Oh no, not Erie! It seems like only yesterday that my Civil Procedure professor was screeching in his high-pitched, whiny, ear-piercing voice: “read to the end of the line, Mr. Heller, read to the end of the line!” Of course, the joke’s on me, now that I too am a law professor. I can’t tell you how many times I’ve screeched the same words.
Why, you ask, should I torture myself with those long buried memories? Because I am about to embark on a brief discussion involving the distinction between matters of law and matters of fact.
From time immemorial, the common law has made clear that, except in bench trials, matters of fact are determined by the jury. But matters of law are sacrosanct – they are the exclusive dominion of the judge who, notwithstanding the extent of his legal knowledge, background or expertise, is the irrefutable expert on matters of law.
Is it time to reconsider?
In recent blogs, I expressed my concern that juries may not be qualified to determine facts arising out of digital forensics or toxic tort litigation. In those cases, it seemed clear to me that Judges are better equipped at processing the complex scientific facts and data that often form the basis to the litigation.

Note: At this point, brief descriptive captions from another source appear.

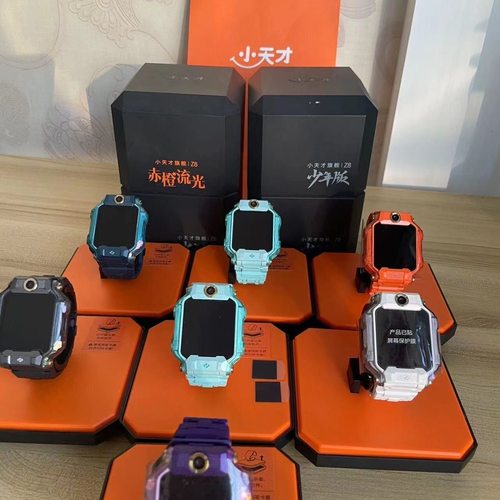 小天才电话手表Z6防水z8定位双摄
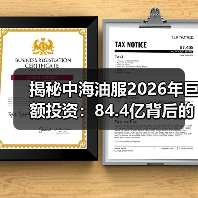 揭秘中海油服2026年巨额投资：84.4亿背后的布局逻辑(图2)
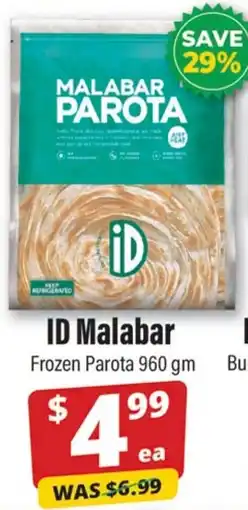 Iqbal Foods ID Malabar Frozen Parota offer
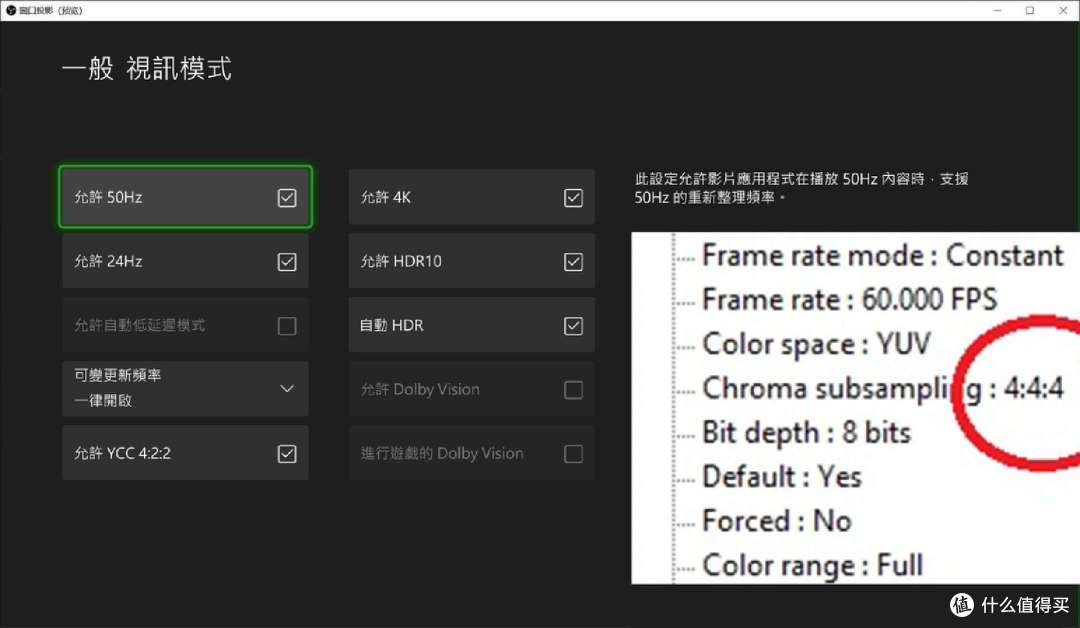 以USB3.0之躯录制4K60？阿卡西斯战神X7游戏采集卡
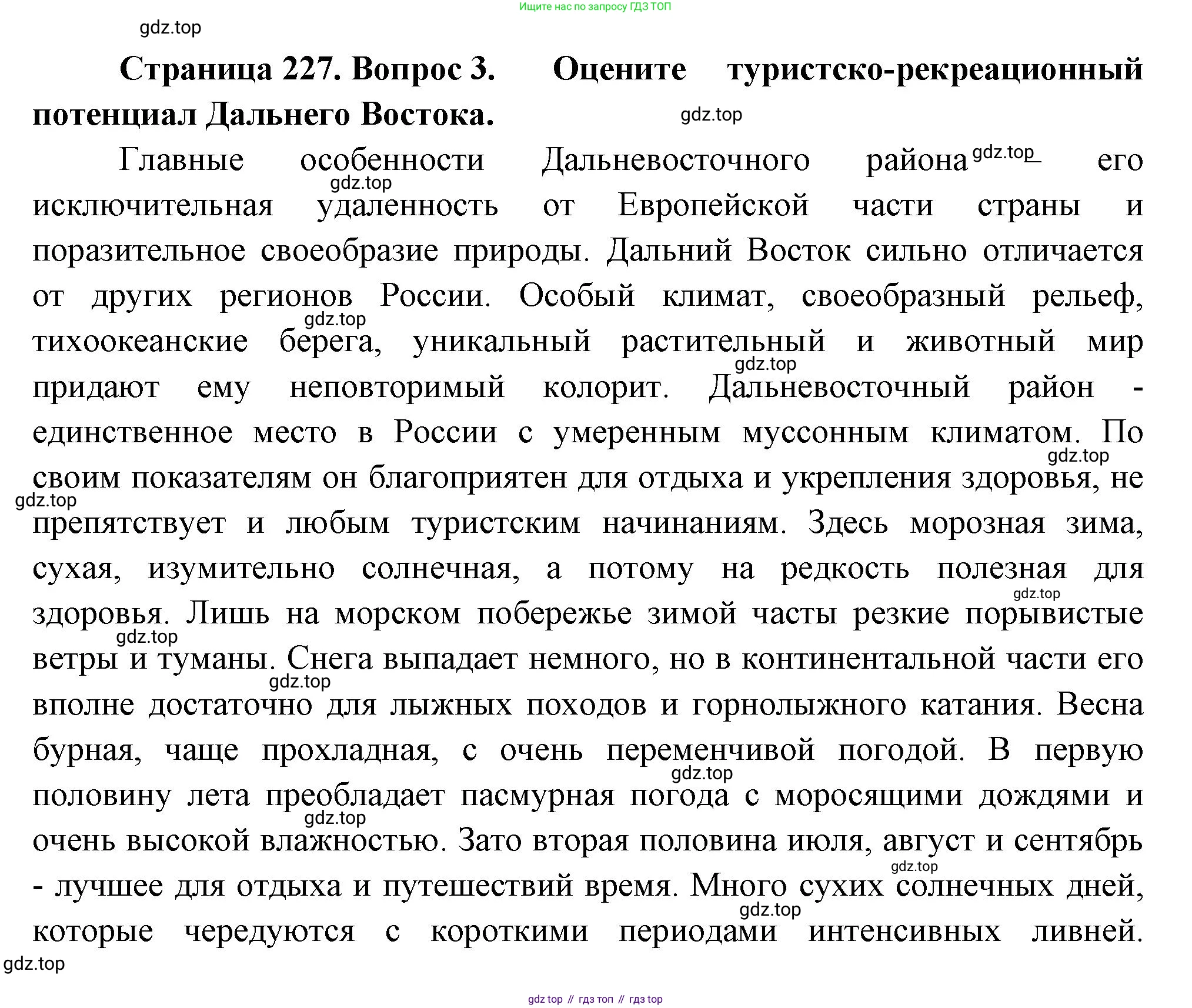 ГДЗ География, 9 класс Учебник, авторы: Таможняя Елена Александровна, Толкунова Светлана Геннадьевна, издательство Просвещение, Москва, 2022, страница 227, номер 3, Решение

But what about those cases that have similarly complex concepts but are actually questions of law? For example, in Nationwide Transport Finance v. Cass Information Systems, Inc., 523 F.3d 1051 (9th Cir. 2008), the plaintiff finance company intended to introduce the testimony of a financial expert witness to explain the application of the UCC to the factoring industry. In response to the defendant’s motion, the trial court struck all portions of the expert’s report discussing “the law and its application,” but not those portions discussing “industry conditions, standards, and practices” in factoring where no law was cited or applied.
In other words, an expert could testify about the practices of the industry regarding the applicability of the UCC to the factoring industry, but as for whether the UCC was legally applicable (as opposed to factually applicable) to the factoring industry, the judge was the sole arbiter of this question.
Not insignificantly, the answer to that question could all but resolve the lawsuit. But the court held that the question of its applicability is not one for the jury to determine, even after they heard the testimony of legal experts on the UCC. As it is a question of law, it is the judge and only the judge who must determine its applicability. Not based upon expert testimony, but more likely upon the legal research done by the judge and her law clerk.
As unsatisfying as this approach may be, it may still be the best alternative.
If we leave the decision in the hands of the jury, would they also be permitted to determine if the statute is unconstitutional? And what about their “legal reasoning?” While a judge is expected to have a legitimate legal basis to his interpretation of the law, juries are basically a “thumbs-up/thumbs-down” proposition. Other courts can use a judge’s legal reasoning in reaching their own conclusions in similar cases. Can our legal system rely upon statutory interpretation as if it were a true/false question?
Maybe the answer is for judges to have a legal hearing rather than simply relying upon motions, briefs and oral arguments from other attorneys? Perhaps the best solution is for the judge to retain his position of authority, while relying upon the testimony and analyses of other expert authorities? Even if those experts happen to be attorneys.
Of course, that doesn’t answer the question of where the law ends and the facts begin. It remains hopelessly muddled and may never be cleared up. But I never promised that I had all the answers. If even the great Louis Brandeis couldn’t clearly, concisely and conclusively answer the question in his landmark opinion in Erie v. Tompkins, who am I to presume to do better?